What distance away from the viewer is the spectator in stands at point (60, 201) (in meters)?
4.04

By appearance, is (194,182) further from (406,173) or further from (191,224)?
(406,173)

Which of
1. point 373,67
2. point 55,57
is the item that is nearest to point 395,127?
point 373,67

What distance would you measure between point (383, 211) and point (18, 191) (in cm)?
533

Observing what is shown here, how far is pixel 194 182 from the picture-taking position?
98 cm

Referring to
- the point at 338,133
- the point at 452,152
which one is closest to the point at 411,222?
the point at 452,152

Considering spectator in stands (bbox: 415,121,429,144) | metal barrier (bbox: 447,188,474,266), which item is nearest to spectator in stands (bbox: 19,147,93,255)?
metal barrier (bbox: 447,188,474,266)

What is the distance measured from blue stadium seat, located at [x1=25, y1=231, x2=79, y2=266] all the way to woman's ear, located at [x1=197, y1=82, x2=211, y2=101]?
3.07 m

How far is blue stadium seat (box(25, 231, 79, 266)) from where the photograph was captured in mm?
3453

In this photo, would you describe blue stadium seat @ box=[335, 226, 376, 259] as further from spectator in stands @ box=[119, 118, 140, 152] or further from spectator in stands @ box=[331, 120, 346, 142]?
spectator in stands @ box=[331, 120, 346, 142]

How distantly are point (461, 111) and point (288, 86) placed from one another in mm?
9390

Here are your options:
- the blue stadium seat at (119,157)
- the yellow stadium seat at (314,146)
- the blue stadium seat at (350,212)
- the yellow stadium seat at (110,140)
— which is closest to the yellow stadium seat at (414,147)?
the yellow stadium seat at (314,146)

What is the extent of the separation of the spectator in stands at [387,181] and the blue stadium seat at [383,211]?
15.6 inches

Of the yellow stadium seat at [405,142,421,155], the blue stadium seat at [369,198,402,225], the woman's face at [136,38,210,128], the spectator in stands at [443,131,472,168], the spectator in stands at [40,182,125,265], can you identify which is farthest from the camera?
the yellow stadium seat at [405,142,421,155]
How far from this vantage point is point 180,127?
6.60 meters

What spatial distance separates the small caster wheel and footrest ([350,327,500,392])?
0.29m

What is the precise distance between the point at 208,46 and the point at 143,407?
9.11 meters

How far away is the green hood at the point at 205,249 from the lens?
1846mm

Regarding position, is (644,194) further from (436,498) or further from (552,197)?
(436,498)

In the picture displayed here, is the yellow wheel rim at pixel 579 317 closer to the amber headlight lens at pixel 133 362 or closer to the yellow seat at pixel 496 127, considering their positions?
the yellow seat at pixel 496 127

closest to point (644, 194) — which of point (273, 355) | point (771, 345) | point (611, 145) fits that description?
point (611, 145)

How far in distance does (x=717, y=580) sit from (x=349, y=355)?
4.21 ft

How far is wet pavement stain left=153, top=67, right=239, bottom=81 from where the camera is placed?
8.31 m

** Work required **
Copy out all of the records above, replacing "green hood" with "green bonnet" and leaving everything else the same.

** Result for this exercise **
What distance away from the viewer is the spectator in stands at point (60, 201) (in meters)?
4.04

By appearance, is (194,182) further from (406,173) or further from (191,224)?
(406,173)

Which of
1. point 373,67
2. point 55,57
is the item that is nearest to point 395,127?
point 373,67

What distance would you measure between point (383, 211) and point (18, 191) (in cm)?
533

Observing what is shown here, how far is pixel 194 182 from the picture-taking position?
98 cm

Referring to
- the point at 338,133
- the point at 452,152
which one is closest to the point at 411,222?
the point at 452,152

Considering spectator in stands (bbox: 415,121,429,144) | metal barrier (bbox: 447,188,474,266), which item is nearest to spectator in stands (bbox: 19,147,93,255)?
metal barrier (bbox: 447,188,474,266)

What is the distance measured from blue stadium seat, located at [x1=25, y1=231, x2=79, y2=266] all the way to woman's ear, located at [x1=197, y1=82, x2=211, y2=101]?
3.07 m

How far is blue stadium seat (box(25, 231, 79, 266)) from where the photograph was captured in mm?
3453

In this photo, would you describe blue stadium seat @ box=[335, 226, 376, 259] as further from spectator in stands @ box=[119, 118, 140, 152] or further from spectator in stands @ box=[331, 120, 346, 142]?
spectator in stands @ box=[331, 120, 346, 142]

How distantly are point (461, 111) and point (288, 86) placed from one another in mm?
9390

Here are your options:
- the blue stadium seat at (119,157)
- the yellow stadium seat at (314,146)
- the blue stadium seat at (350,212)
- the yellow stadium seat at (110,140)
— which is closest to the yellow stadium seat at (414,147)?
the yellow stadium seat at (314,146)

What is the extent of the separation of the spectator in stands at [387,181] and the blue stadium seat at [383,211]?
15.6 inches

Of the yellow stadium seat at [405,142,421,155], the blue stadium seat at [369,198,402,225], the woman's face at [136,38,210,128], the spectator in stands at [443,131,472,168], the spectator in stands at [40,182,125,265], can you identify which is farthest from the camera?
the yellow stadium seat at [405,142,421,155]
How far from this vantage point is point 180,127?
6.60 meters

What spatial distance separates the small caster wheel and footrest ([350,327,500,392])?
0.29m

What is the precise distance between the point at 208,46 and the point at 143,407?
9.11 meters

How far away is the green bonnet at the point at 205,249 from the lens?
1846mm

Regarding position, is (644,194) further from (436,498) or further from (552,197)?
(436,498)

In the picture displayed here, is the yellow wheel rim at pixel 579 317 closer to the amber headlight lens at pixel 133 362 or closer to the yellow seat at pixel 496 127, considering their positions?
the yellow seat at pixel 496 127

closest to point (644, 194) — which of point (273, 355) | point (771, 345) | point (611, 145) fits that description?
point (611, 145)

How far in distance does (x=717, y=580) sit from (x=349, y=355)?
4.21 ft

How far is wet pavement stain left=153, top=67, right=239, bottom=81 from where the camera is placed?
8.31 m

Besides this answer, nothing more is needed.